Problem statement →
Restate the full set of records exactly, without adding or dropping a word.

Scene question records:
# # # # # # #
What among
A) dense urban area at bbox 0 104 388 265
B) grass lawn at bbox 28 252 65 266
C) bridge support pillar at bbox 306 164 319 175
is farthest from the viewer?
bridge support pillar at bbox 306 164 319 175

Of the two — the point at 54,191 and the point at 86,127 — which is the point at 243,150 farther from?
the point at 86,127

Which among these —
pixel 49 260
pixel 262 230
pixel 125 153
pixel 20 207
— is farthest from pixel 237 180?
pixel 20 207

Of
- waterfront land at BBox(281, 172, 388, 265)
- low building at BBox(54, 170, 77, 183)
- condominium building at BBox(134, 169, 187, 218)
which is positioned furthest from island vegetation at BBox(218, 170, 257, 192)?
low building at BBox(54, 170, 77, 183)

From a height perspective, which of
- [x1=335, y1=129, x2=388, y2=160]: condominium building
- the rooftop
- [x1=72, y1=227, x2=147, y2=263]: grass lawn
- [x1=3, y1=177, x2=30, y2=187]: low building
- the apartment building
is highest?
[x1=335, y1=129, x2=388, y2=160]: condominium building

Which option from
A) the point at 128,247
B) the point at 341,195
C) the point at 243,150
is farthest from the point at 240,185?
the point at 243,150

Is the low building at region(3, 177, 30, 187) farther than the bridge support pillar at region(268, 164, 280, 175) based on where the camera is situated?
# # # # # # #
Exercise result →
What among
A) dense urban area at bbox 0 104 388 265
B) grass lawn at bbox 28 252 65 266
C) bridge support pillar at bbox 306 164 319 175
is farthest from the viewer?
bridge support pillar at bbox 306 164 319 175

Of the two — the point at 54,191 and the point at 86,127 — which is the point at 243,150 farther from?
the point at 86,127

Which among these —
pixel 49 260
pixel 262 230
pixel 125 153
pixel 20 207
— is farthest from pixel 237 180?
pixel 20 207

Of
- waterfront land at BBox(281, 172, 388, 265)
- low building at BBox(54, 170, 77, 183)
- condominium building at BBox(134, 169, 187, 218)
which is positioned furthest from island vegetation at BBox(218, 170, 257, 192)?
low building at BBox(54, 170, 77, 183)

From a height perspective, which of
- [x1=335, y1=129, x2=388, y2=160]: condominium building
- the rooftop
- [x1=72, y1=227, x2=147, y2=263]: grass lawn
- [x1=3, y1=177, x2=30, y2=187]: low building
- the apartment building
is highest?
[x1=335, y1=129, x2=388, y2=160]: condominium building

Which option from
A) the point at 128,247
B) the point at 341,195
C) the point at 243,150
is farthest from the point at 240,185?
the point at 243,150

Is the low building at region(3, 177, 30, 187) farther than the bridge support pillar at region(268, 164, 280, 175) based on where the camera is situated?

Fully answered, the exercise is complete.